The inherent result of Tajikistan’s current remittance-financed, import-reliant economic model is a narrow private sector, with binding constraints to production, logistics, and innovation. If well-understood, the current economic structure might prove a “blessing in disguise” during a period in which there is high “in principle” demand for products and services “made in Tajikistan”. If economic policies are adjusted, with a view to permitting entrepreneurs and investors to develop sufficient trust in institutions and confidence in the future, they would complement public investments with private investments of the scale, scope, and quality to foster innovation, increase productivity of key sectors of Tajikistan’s economy, and increase wages and employment opportunities. By encouraging the private sector to import up-to-date technology, install modern equipment, and implement the highest standards, Tajikistan’s economy would be competitive, export-oriented, and provide profit opportunities for enterprises, irrespective of ownership.
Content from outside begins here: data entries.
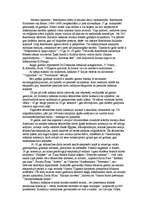 Konspekts 'Latvijas Ārzemju mākslas muzejs', 3.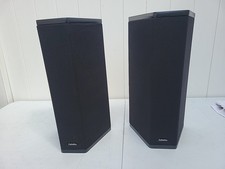Pair definitive technology for sale  Conway
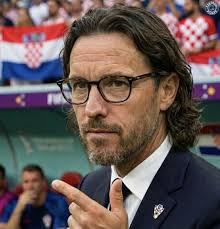 NEITSWFT2's tweet photo. @LfcNuel Sign this goat Erikos tenhagovic https://t.co/mL3bX8I4KZ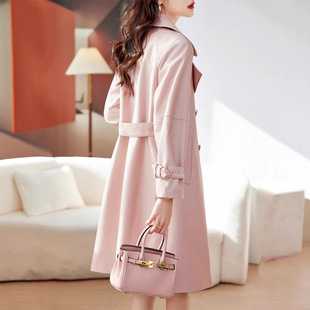 ��ɫ�L������Ů2026�¿���C�������L��߼��г��ÿ����|���´���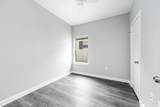 16981 Glenheath - Photo 8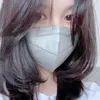 jaeizou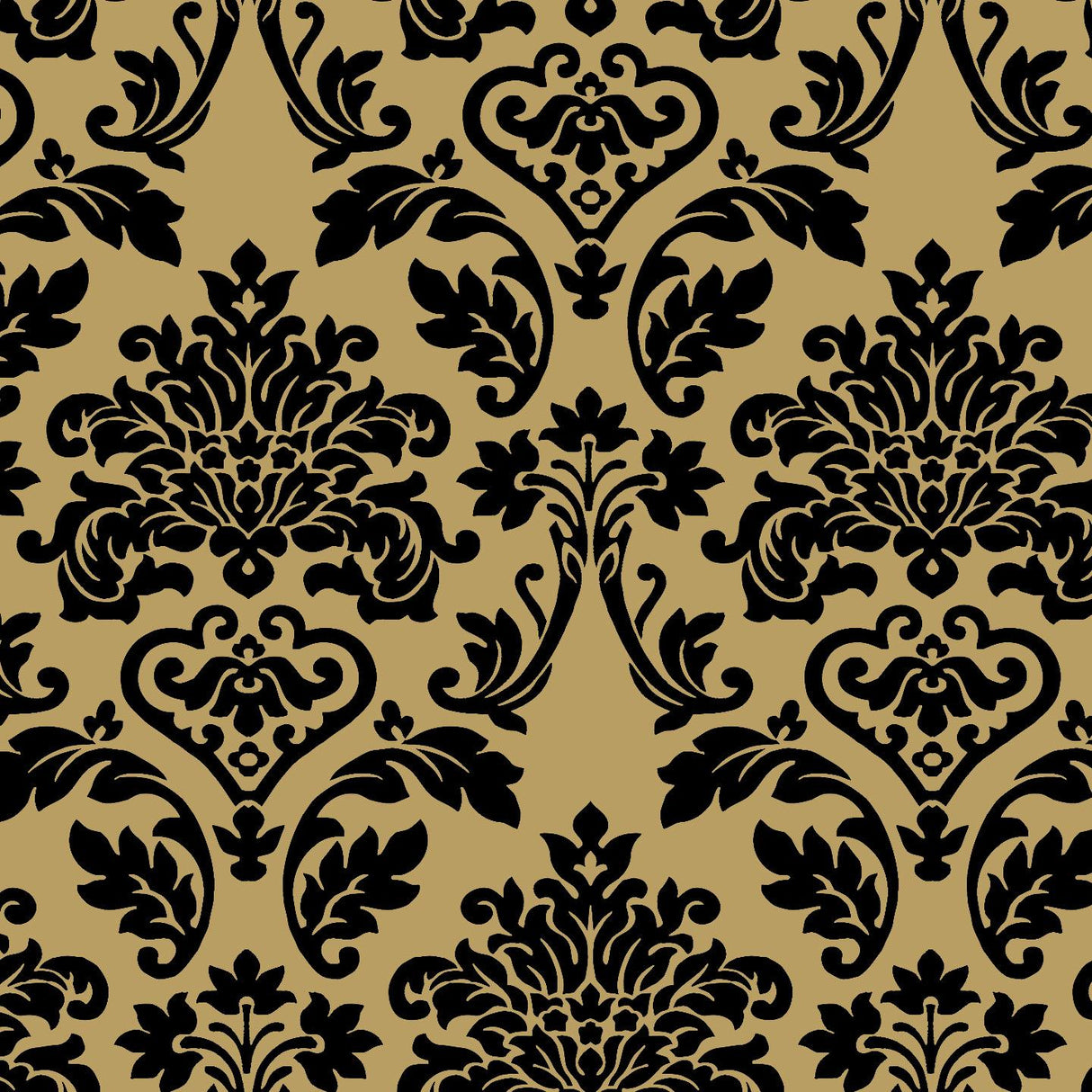 Stil Damask T105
As argued in the World Bank’s (2008) Growth Report, “economic miracles” are a misnomer. Dynamic rates of sustained and inclusive growth can be generated, as other countries have done before, by committed, credible, and capable governments that maintain macro-fiscal stability and allow the private sector to exploit opportunities in the world economy, support high rates of saving and investment, and permit markets to allocate resources. May Tajikistan, by the time of the Golden Anniversary of World Bank Group partnership, have shown the vision, courage, and determination to be included among the élite group of countries that have managed to transform their economies, and invest, innovate, and guarantee growth and prosperity to their people.